One of the greatest success stories on the Web must be Jim Romenesko's daily roundup of media industry news, under the aegis of the Poynter Institute.  Crisply written and totally in touch, it's indispensible. 

For news about radio I check the home page of the industry publication "Radio and Records." 

The weekly NPR show "On the Media" takes a consistently fresh look at the media, and the Website makes it easy to listen to segments of the show if you don't find it on your local public radio station.

Among the best media critics around is the Los Angeles Times' Tim Rutten, who writes its "Regarding Media" column twice a week.

And some of the most entertaining and penetrating coverage of the media comes from satirist Harry Shearer on his weekly radio program "Le Show," originating from the fertile ground of KCRW Radio in Santa Monica, California and broadcast nationally.  Current and past shows can be heard online through the Website.

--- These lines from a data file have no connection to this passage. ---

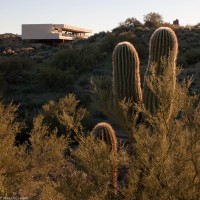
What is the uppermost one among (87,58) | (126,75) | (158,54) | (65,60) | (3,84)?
(158,54)

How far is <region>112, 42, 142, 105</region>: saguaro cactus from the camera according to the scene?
10.0 meters

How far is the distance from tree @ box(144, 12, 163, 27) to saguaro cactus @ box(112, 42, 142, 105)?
45.5 m

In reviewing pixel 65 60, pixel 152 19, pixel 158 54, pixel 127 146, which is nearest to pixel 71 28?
pixel 152 19

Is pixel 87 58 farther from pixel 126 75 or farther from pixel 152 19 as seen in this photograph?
pixel 126 75

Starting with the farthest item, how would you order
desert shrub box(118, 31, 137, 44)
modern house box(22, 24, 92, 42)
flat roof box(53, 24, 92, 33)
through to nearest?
flat roof box(53, 24, 92, 33) → modern house box(22, 24, 92, 42) → desert shrub box(118, 31, 137, 44)

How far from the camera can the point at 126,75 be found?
10.2 meters

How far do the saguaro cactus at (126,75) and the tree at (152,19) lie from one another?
45531 mm

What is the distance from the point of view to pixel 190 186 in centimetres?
596

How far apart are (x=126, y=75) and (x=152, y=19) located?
49.9 metres

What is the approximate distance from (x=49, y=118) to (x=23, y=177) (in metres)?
11.4

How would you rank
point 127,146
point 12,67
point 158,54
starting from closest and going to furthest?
point 127,146
point 158,54
point 12,67

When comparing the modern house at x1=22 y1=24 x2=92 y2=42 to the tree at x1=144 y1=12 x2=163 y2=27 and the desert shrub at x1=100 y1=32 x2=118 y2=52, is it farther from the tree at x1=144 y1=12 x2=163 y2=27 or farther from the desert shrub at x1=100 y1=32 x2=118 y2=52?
the desert shrub at x1=100 y1=32 x2=118 y2=52

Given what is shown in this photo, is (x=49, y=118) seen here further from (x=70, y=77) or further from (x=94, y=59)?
(x=94, y=59)

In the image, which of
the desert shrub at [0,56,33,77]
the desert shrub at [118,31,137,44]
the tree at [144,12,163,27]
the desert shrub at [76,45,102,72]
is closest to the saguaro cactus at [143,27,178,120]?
the desert shrub at [0,56,33,77]
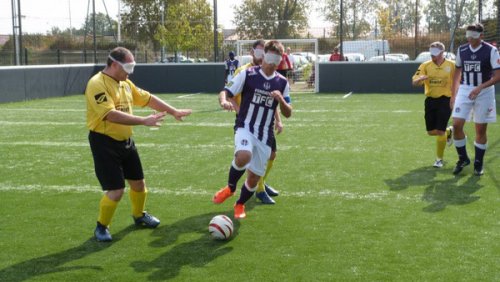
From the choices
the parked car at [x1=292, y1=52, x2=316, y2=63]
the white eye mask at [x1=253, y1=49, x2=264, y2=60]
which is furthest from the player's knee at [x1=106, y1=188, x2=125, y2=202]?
the parked car at [x1=292, y1=52, x2=316, y2=63]

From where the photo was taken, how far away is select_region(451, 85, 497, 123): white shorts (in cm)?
908

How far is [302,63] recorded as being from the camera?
3072 centimetres

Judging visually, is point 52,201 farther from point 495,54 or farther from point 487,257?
point 495,54

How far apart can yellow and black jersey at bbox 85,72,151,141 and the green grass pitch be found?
1055mm

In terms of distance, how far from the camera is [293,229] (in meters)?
6.47

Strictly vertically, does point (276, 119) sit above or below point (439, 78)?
below

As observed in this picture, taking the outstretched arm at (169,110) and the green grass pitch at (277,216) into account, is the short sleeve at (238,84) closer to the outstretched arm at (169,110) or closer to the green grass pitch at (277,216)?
the outstretched arm at (169,110)

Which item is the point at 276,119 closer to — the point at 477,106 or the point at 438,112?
the point at 477,106

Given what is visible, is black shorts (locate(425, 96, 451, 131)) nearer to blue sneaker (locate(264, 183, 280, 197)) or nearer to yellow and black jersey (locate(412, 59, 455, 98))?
yellow and black jersey (locate(412, 59, 455, 98))

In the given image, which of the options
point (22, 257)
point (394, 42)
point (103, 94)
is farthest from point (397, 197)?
point (394, 42)

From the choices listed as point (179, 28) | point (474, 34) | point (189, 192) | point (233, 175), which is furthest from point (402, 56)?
point (233, 175)

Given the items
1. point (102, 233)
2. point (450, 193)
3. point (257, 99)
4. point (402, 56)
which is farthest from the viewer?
point (402, 56)

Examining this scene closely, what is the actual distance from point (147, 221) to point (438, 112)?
5.43 metres

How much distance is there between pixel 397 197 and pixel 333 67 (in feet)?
65.2
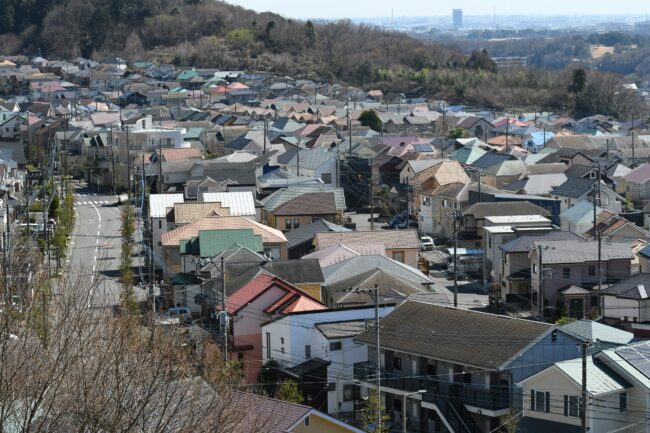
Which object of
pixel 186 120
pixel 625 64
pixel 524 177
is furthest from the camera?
pixel 625 64

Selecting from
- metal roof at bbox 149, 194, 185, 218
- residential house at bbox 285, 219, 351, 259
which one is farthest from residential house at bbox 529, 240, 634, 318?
metal roof at bbox 149, 194, 185, 218

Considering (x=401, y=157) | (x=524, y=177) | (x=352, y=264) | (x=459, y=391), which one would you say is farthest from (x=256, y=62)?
(x=459, y=391)

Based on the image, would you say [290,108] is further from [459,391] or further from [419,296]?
[459,391]

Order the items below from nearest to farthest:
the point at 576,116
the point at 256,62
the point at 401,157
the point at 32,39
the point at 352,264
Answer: the point at 352,264 < the point at 401,157 < the point at 576,116 < the point at 256,62 < the point at 32,39

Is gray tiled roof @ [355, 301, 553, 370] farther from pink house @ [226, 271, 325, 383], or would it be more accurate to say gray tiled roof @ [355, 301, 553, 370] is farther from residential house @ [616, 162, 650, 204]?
residential house @ [616, 162, 650, 204]

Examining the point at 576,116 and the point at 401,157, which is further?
the point at 576,116

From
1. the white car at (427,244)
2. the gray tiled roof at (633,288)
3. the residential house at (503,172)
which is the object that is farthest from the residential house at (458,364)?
the residential house at (503,172)
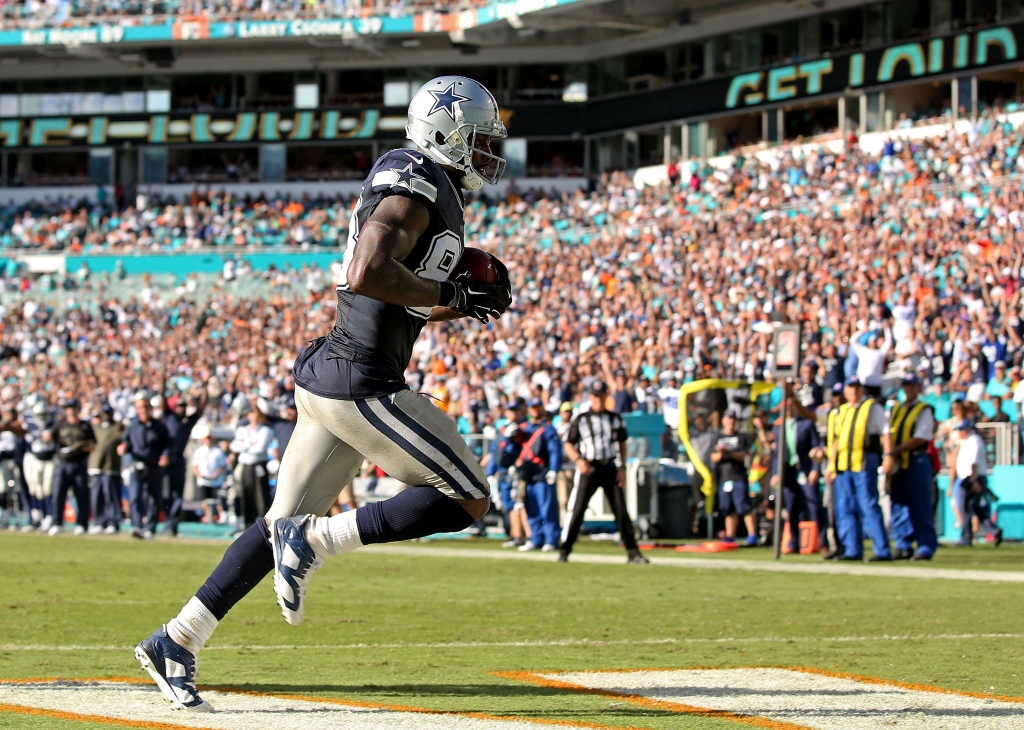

To keep up on current books, performers, and issues in the arts, I listen when I can to Leonard Lopate from New York's WNYC.  The media are not the main focus, but the show is brilliant, always timely and well-researched, and with terrific guests.  As an interviewer, Lopate is in a class by himself: curious, witty, articulate, extraordinarly well-informed, a superb listener.  It's one of life's great mysteries that his show is not broadcast nationally, but at least it's streamed on the Web.